I grab Adam’s arm and
pull him toward the door.

“Come back any time you
want to, young’uns,” Mr. Bradley says. “This world’d be a better place if more
people your age would take the time to listen to old people.”

“Not to old people like
him!” Adam spits as soon as we’re out the door. “I think he is the very worst
person I’ve ever met in my life.”

“Hey, now,” I say,
nudging Adam. “He doesn’t have nothin’ against you people.”

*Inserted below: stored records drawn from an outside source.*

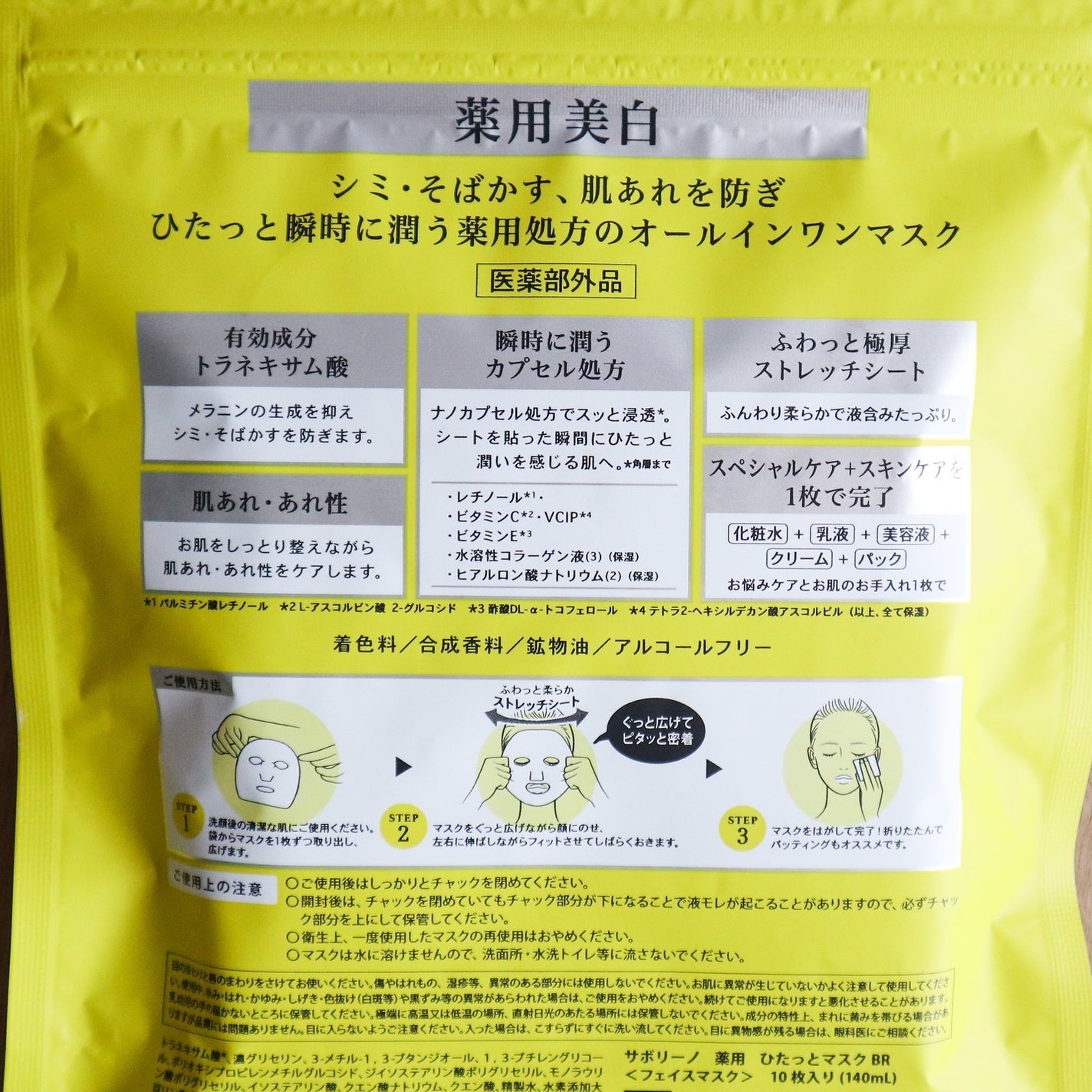 薬用 ひたっとマスク/サボリーノ/シートマスク・パックを使ったクチコミ(5枚目)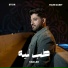 Stixr, Hani Dabit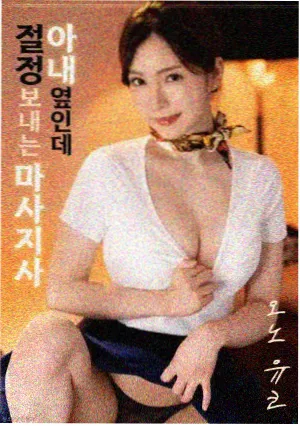 动作大片主角程九人物标本卡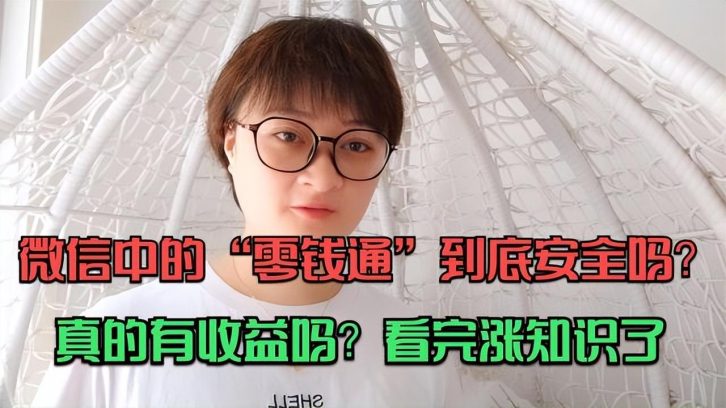 把钱放在零钱通里面安全吗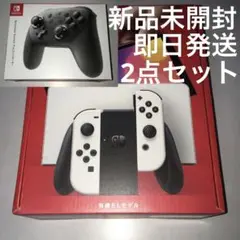 Nintendo Switch 有機ELモデル proコントローラー プロコン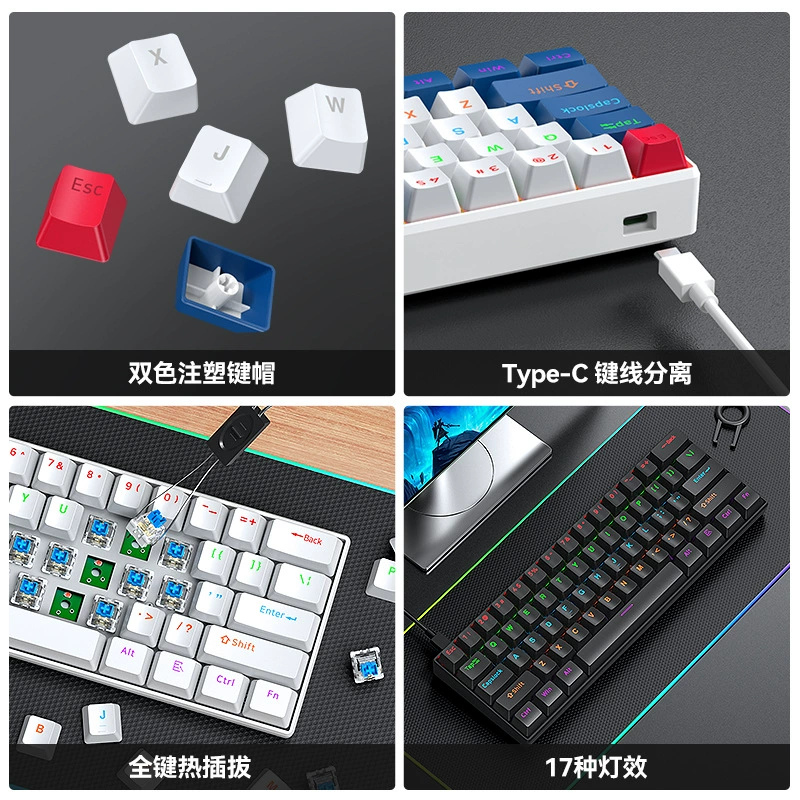 Т-Волк Громовой Волк T60 Механическая клавиатура RGB, цветная линейка разделяется, двойной бой, 61 клавиша, настоящая механическая клавиатура для игр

Adam doesn’t even crack a smile.

“I know...he is pretty
terrible,” I say as we cross the street to the Pig.

“So,” Adam says, “should
we go ahead and talk to the police, do you think?”

“Why would we do that?”

Adam looks at me like I’m
the dumbest person on earth. “To tell them that Bill Bradley killed the Jameson
sisters and blamed it on Charlie T.”

I
stop walking and turn to face him. “But he didn’t do it.”

“What do you mean he
didn’t do it?” Adam is yelling. This is the first time he’s ever acted mad at
me. “You heard him. You heard the way he talked about black people. Do you
think he wouldn’t have hated Charlie T enough to frame him for the murder?”

“Sure, I think he
would’ve hated Charlie T enough.” I’m speaking softly, trying to calm Adam
down. “But what reason would he have had for killing a couple of’respectable
white ladies’ like Helen and Mildred Jameson? It doesn’t make any sense.”

“Well,” Adam says, like
he’s stalling for time. “He probably had his reasons. We just need to find out
what those reasons were.”

Adam starts walking
again, but I grab his arm and make him look at me. “Listen,” I say. “Bill
Bradley is probably pretty high on the list of biggest jerks of all time, but
just because he’s a jerk, that doesn’t make him a murderer. I have the Sight,
Adam. I can tell when people are lying, and when Mr. Bradley said he was on the
porch swing when the murders happened, he was telling the truth.”

“But you said your sight
wasn’t as strong as your mom’s and granny’s. Maybe it’s not strong enough for
you to see that Bill Bradley is lying.”

“You could be right,” I
say, even though I’m sure Mr. Bradley is telling the truth. “But don’t you
remember what Abigail said? She said when I met the killer I would know... I
would feel it.

When I met Bill Bradley I
didn’t feel anything...except for the feeling that I didn’t like him much.”

We’re walking again,
toward downtown. When we pass the dollar store, Adam says, “So if it’s not Bill
Bradley and it’s not Eugene Silcox, that just leaves us with two guys we don’t
know anything about’that Floyd guy, who could be anywhere if he’s even still
alive, and Harold Buchanan, whose phone has been disconnected.”